The publication "Too Familiar To Ignore, Too Different to Tolerate" by Tunge examines the behavior of honeybees and the structure within the beehive to reflect on our human condition. It consists of staged photographs rich in symbolism and references to contemporary pop culture and global politics.

Hilde Honerud →

Hilde Honerud (b. 1977) is a graduate of Napier University of Edinburgh and the Academy of Fine Arts in Oslo. In recent years, Honerud has worked with the interplay between geopolitical events and the individual from a humanistic perspective. She works closely with her subjects, often over long periods, to convey the experience and reality of the person being photographed. Inspired by Jon Berger's essay "Uses of Photography", Honerud sees herself more as a recorder than a reporter, a role she considers crucial to communicating the seriousness of the events she documents.

In a time where images are ubiquitous and catastrophic events seem to be commonplace, Honerud questions how we can convey serious incidents through images. Her method combines a documentary style with elements of conscious manipulation.
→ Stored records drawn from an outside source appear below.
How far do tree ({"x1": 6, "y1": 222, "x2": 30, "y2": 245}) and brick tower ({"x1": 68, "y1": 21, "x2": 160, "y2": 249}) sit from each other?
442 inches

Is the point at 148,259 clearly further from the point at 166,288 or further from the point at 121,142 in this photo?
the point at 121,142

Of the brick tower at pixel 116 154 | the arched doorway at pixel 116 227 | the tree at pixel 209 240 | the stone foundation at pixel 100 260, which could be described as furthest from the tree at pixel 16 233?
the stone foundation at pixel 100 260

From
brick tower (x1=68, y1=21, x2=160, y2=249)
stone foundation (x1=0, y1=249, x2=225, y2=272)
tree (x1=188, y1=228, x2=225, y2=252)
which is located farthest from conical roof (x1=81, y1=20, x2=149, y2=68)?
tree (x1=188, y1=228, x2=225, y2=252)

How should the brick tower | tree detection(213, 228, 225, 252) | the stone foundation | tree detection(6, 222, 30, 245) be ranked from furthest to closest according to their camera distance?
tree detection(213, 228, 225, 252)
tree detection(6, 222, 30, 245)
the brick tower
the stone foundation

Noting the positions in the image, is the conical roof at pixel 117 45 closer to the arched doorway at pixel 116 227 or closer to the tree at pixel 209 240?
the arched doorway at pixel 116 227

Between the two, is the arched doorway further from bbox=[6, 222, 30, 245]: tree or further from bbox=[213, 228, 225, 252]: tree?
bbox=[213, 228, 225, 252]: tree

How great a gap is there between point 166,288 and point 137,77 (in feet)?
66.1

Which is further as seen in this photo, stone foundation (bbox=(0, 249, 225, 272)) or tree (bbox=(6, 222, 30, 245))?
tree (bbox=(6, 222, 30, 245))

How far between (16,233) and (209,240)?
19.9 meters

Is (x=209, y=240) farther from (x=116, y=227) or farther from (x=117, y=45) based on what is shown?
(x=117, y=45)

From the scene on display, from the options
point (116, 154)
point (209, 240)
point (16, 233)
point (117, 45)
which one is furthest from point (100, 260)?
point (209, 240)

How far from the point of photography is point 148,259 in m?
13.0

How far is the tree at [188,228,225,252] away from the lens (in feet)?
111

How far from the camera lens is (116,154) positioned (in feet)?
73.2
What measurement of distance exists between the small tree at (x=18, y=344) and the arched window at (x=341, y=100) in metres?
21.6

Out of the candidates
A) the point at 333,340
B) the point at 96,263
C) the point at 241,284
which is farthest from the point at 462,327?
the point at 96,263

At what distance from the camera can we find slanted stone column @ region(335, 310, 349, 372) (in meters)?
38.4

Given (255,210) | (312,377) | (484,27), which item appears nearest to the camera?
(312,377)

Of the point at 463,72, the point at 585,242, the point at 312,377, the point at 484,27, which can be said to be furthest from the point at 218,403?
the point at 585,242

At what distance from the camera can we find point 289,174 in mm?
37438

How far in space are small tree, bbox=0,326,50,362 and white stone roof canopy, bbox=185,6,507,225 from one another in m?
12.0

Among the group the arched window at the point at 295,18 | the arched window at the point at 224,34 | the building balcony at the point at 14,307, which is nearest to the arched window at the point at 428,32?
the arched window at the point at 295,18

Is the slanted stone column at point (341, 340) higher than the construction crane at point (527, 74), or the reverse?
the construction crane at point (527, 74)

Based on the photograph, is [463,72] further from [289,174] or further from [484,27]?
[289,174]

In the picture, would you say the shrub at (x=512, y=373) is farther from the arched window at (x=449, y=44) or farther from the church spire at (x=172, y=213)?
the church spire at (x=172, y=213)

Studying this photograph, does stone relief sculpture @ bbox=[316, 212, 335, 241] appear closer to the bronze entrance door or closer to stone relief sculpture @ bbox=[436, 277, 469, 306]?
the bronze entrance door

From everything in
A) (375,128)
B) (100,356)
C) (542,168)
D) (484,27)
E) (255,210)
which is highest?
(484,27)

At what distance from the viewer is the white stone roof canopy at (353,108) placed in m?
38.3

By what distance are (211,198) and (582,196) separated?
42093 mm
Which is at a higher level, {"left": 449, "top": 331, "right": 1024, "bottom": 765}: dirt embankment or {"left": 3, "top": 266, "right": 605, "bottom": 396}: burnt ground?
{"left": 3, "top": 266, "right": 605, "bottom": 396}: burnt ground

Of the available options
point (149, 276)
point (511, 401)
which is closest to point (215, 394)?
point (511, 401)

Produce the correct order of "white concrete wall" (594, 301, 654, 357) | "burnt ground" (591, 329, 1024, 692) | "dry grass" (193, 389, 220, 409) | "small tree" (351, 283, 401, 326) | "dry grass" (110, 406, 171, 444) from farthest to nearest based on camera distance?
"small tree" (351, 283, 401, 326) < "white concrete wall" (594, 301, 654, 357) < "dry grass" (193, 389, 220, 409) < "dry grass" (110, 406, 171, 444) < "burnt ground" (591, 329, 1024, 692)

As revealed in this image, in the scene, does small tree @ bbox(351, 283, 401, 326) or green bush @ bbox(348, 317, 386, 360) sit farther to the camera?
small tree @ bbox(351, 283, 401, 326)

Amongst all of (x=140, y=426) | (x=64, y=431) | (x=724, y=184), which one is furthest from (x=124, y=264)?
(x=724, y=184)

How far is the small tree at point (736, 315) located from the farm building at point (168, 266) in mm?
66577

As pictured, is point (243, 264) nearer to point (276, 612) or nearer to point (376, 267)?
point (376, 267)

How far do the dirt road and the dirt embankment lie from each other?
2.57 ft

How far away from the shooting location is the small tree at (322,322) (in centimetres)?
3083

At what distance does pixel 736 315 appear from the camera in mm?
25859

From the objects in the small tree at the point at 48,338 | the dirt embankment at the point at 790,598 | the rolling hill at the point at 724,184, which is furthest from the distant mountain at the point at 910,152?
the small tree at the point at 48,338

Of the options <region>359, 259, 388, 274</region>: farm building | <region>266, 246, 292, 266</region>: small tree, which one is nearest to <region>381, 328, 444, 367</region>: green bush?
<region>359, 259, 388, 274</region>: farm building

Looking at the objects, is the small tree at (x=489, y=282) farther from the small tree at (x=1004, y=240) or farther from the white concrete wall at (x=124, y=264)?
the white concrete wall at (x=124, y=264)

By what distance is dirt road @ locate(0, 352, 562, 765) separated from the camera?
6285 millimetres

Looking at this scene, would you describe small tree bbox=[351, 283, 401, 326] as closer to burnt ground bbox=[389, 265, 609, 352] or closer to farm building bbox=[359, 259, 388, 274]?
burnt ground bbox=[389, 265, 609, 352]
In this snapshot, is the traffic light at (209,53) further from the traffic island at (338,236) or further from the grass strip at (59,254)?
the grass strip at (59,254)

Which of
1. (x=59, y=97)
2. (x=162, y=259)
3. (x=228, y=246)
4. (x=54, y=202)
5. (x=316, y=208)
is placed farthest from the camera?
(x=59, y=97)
The publication GYM, which includes introductions by Susanne Østby Sæther and Estelle Jean, founder of YSR, reflects this duality.

Espen Gleditsch →

Espen Gleditsch (b. 1983, NO) holds an MFA from the Academy of Fine Art in Oslo. Gleditsch works mainly with photography and text. His projects often take historical events, artworks or architecture as points of departure, where shifts of meaning and misinterpretations have played a decisive role in their dissemination and reception. In recent exhibitions antique sculpture, architecture and colour have been recurring motifs. In his works, Gleditsch explores the mechanisms behind historiography, the construction of historical narratives, unintended shifts of meaning and diffuse borders between subjective experience and objective facts.

In the photo book "mmmMarbles", Gleditsch explores the ancient Parthenon friezes as they are presented in the Duveen Gallery at the British Museum in London. The location of these sculptures is controversial; Greece has long demanded their return, while the British Museum argues that the friezes are better preserved and more accessible to a wider audience while exhibited in London. Gleditsch's photographs contribute to the discourse on the circulation and maintenance of the sculptures.